Mwadiwa (centre) flanked by PCL Company Secretary Moureen Mbeye (right) and PCL acting Chief Executive Officer Lyton Chithambo (left) at the AGM
Conglomerate Press Corporation plc held its 38th Annual General Meeting (AGM) where it announced a group profit after tax of MK45.1 billion, being 126% higher than prior year Profit After Tax of MK19.9 billion.
Addressing shareholders in Blantyre, Press Corporation plc Board Chairman Randson Mwadiwa said despite the need to navigate through the Covid-19 related challenges, the Group remained steadfast on its strategy implementation and hence overall, 2021 was a very strong year for the PCL Group.
“The company achieved double-digit revenue and profit growth while fully establishing its investment in the Life, Pension and Asset Management segment. Income growth of 23% (MK249.07 billion compared to MK202.89 billion in 2020) coupled with strict cost containment measures and profit on disposal of Castel stake (MK9 billion) resulted in a Group profit after tax of MK45.1 billion, being 126% higher than prior year Profit After Tax of MK19.9 billion,” said Mwadiwa.
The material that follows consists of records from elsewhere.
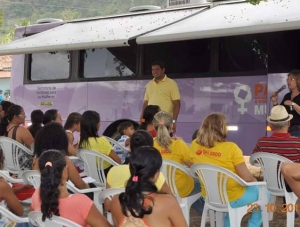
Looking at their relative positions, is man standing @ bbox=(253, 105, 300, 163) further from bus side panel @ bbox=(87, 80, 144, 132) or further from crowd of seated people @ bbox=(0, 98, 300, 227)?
bus side panel @ bbox=(87, 80, 144, 132)

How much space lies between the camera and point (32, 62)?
37.7ft

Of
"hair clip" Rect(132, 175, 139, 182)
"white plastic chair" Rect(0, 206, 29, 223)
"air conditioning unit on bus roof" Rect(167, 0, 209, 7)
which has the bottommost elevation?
"white plastic chair" Rect(0, 206, 29, 223)

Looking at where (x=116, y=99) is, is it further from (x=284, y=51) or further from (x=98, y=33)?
(x=284, y=51)

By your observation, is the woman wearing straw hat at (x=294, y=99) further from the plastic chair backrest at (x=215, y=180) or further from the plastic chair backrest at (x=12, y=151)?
the plastic chair backrest at (x=12, y=151)

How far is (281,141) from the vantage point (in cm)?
506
He however said notwithstanding the overall performance, some segments of the group still experienced challenges during the year namely The Foods Company Limited (TFCL) also trading as Maldeco and TNM plc but was quick to point out that management of the two companies have put in place turn around strategies to make the companies profitable again.
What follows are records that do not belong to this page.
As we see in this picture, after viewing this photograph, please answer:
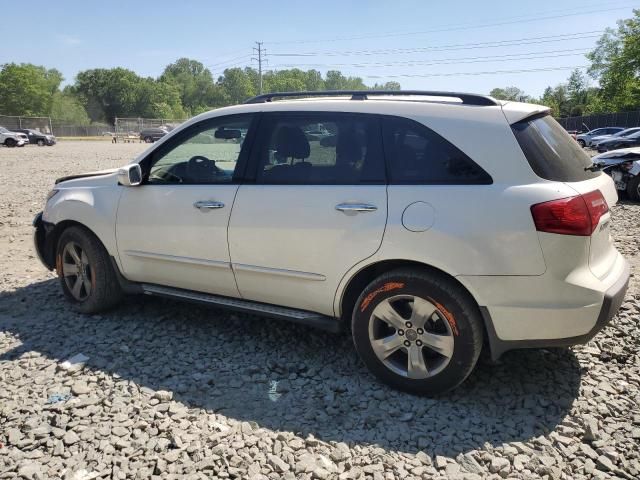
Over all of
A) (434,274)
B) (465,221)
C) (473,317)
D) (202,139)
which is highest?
(202,139)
Mwadiwa (Centre) speaks at the AGM flanked by PCL acting Chief Executive Officer Lyton Chithambo (left)
The Chairman also briefed shareholders on the Peoples Trading Centre (PTC) divestiture saying a decision was made to exit the PTC investment after years of attempting to turn it around yielded no result.
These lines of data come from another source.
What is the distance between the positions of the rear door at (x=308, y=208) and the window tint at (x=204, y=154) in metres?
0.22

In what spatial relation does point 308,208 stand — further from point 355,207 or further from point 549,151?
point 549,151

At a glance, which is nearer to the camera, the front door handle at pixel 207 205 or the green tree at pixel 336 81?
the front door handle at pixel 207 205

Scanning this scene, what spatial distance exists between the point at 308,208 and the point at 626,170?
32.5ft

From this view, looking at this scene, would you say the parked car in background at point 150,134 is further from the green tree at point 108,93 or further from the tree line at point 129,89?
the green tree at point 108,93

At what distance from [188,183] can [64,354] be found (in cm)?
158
“The divestiture was a strategic move to get out of the retail business and concentrate on capital intensive business ventures to increase shareholder value and grow the Malawi economy. Motivated by the desire for orderly exit and ensuring PTC continuity and preservation of jobs, an investor was identified who made an offer to buy PTC.”
“A series of discussions ensued which culminated in the disposal of PTC on 28th February 2022. Part of the Share Purchase Agreement required a high court judgement which was obtained. On the time of our exit on 28th February 2022 PCL assumed liabilities amounting to about K13 billion,” explained Mwadiwa.
At the AGM, a final dividend of K3.4 billion representing K28 per share in respect of 2021 profits was declared after an interim dividend amounting to K722 million representing K6 per share was already paid on 29 October 2021 bringing the total dividend for the year to K4.1 billion representing K34 per share.
One of the shareholders, Frank Harawa representing minority shareholders, said the shareholders are happy with the dividend but said they will push the company to perform better than it has done because ‘it has potential to perform more than this.’